Do którego dnia, według tekstu o lockdownie w Niemczech, przedłużono ograniczenia związane z pandemią?

* **Wyodrębniony tekst**:
_ _ _ _ _
Potrzeba jeszcze 8-10 tygodni twardych ograniczeń. Tak, według dziennika "Bild", mówiła kanclerz Niemiec Angela Merkel na spotkaniu swojej partii CDU. Gazeta wylicza, że zgodnie ze słowami szefowej rządu w Berlinie, lockdown miałby potrwać do Wielkanocy.

Podczas partyjnego spotkania kanclerz Niemiec Angela Merkel ostrzegła przed dramatycznym wzrostem liczby infekcji spowodowanych przez wykryty w Wielkiej Brytanii wariant koronawirusa.

"Jeśli nie uda nam się powstrzymać tego brytyjskiego wariantu, do Wielkanocy będziemy mieli 10-krotnie większą częstotliwość jego występowania" - miała stwierdzić szefowa rządu podczas wewnętrznego spotkania grupy roboczej frakcji CDU.

"Nadal potrzebujemy 8-10 tygodni twardych ograniczeń" - dodała.

To może oznaczać całkowity lockdown do Wielkanocy - twierdzi "Bild".

Ograniczenia spowodowane pandemią, które rozpoczęły się 2 listopada i w połowie grudnia zostały rozszerzone do pełnego lockdownu, zostały przedłużone tylko do 31 stycznia.

Kanclerz Merkel już kilkakrotnie mówiła, że nie ma gwarancji, iż środki zostaną złagodzone pod koniec stycznia.
_ _ _ _ _
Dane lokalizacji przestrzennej
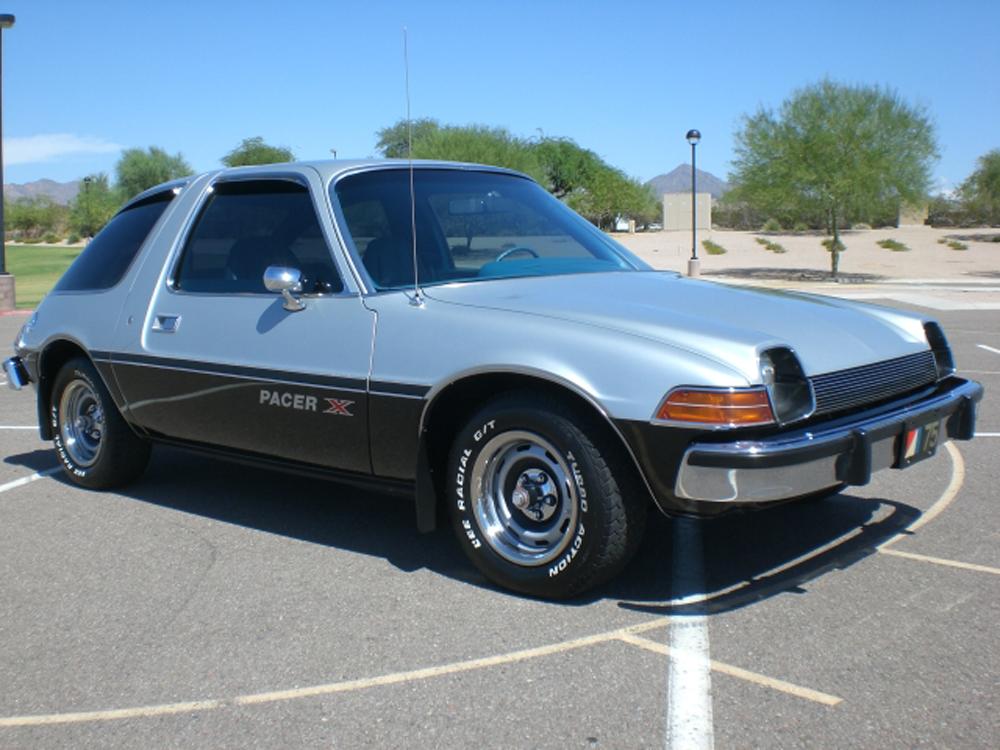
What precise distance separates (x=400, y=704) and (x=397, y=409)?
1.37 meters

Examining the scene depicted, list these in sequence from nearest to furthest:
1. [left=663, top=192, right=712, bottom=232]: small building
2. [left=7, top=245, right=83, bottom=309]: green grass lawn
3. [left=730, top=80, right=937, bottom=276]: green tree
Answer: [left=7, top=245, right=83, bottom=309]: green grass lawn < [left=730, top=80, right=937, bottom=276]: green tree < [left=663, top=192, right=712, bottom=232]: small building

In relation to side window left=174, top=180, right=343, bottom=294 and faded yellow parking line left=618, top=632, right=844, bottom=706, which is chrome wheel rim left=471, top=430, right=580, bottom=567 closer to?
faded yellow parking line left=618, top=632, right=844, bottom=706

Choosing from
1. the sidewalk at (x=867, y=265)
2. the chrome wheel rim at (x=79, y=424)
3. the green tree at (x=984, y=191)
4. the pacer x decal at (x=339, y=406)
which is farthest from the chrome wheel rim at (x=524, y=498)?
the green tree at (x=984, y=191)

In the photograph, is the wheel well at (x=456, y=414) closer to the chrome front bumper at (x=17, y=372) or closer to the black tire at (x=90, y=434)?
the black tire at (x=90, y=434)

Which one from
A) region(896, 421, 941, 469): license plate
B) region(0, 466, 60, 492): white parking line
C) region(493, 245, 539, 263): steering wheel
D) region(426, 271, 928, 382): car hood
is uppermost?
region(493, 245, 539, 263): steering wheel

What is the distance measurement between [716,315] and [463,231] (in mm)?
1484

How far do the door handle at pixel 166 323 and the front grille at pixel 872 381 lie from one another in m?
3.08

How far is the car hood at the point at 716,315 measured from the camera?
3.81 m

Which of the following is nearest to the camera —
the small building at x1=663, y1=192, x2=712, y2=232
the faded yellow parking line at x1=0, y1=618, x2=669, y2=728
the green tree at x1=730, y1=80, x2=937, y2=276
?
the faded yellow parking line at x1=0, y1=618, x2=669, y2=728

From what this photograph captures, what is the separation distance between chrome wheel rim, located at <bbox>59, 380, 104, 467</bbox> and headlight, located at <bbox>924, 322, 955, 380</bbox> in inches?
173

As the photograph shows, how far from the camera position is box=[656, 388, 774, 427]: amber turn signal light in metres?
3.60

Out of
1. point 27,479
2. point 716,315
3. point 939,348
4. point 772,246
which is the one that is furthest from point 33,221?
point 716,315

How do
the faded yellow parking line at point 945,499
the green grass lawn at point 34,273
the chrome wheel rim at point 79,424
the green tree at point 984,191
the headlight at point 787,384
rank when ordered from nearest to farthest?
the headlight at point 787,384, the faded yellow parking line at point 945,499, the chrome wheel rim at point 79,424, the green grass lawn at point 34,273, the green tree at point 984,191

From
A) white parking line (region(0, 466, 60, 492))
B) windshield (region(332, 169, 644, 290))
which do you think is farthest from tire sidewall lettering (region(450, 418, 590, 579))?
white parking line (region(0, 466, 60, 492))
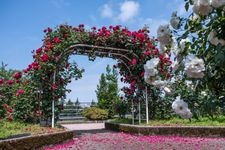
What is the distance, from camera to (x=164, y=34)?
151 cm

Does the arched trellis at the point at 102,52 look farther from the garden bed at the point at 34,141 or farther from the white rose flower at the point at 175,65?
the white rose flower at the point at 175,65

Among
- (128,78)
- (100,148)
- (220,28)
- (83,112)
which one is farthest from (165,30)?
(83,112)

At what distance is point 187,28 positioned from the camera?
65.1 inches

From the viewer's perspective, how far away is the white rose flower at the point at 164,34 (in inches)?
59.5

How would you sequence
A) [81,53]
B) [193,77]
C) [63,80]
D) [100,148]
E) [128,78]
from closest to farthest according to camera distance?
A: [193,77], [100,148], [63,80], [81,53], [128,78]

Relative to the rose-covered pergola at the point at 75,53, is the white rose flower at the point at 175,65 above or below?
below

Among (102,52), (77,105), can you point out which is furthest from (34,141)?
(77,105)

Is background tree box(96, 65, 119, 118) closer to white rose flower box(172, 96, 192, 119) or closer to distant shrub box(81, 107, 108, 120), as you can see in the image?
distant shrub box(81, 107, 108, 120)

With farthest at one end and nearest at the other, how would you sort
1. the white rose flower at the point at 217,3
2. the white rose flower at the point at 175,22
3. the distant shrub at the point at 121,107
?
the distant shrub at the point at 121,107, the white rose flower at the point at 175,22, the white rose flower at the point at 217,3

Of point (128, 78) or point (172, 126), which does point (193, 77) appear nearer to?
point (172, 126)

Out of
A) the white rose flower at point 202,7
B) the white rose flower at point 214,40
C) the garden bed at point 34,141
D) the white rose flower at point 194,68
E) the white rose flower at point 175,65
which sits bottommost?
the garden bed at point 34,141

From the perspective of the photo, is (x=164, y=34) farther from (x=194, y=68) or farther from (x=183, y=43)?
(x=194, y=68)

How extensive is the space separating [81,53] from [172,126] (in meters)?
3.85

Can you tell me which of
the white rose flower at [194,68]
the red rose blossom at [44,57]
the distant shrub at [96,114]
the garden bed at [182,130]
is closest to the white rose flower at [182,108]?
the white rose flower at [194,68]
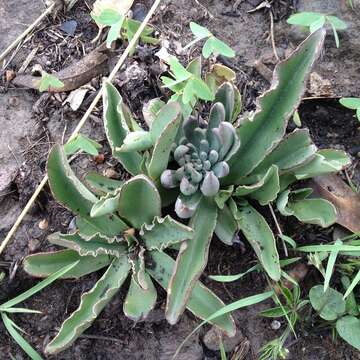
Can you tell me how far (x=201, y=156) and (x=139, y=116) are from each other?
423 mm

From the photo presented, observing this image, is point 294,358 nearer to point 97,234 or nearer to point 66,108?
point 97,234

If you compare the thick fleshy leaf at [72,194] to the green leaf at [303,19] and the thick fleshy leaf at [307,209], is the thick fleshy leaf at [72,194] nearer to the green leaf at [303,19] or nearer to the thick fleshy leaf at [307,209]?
_ _ _ _ _
* **Oczekiwana odpowiedź**: Do 31 stycznia.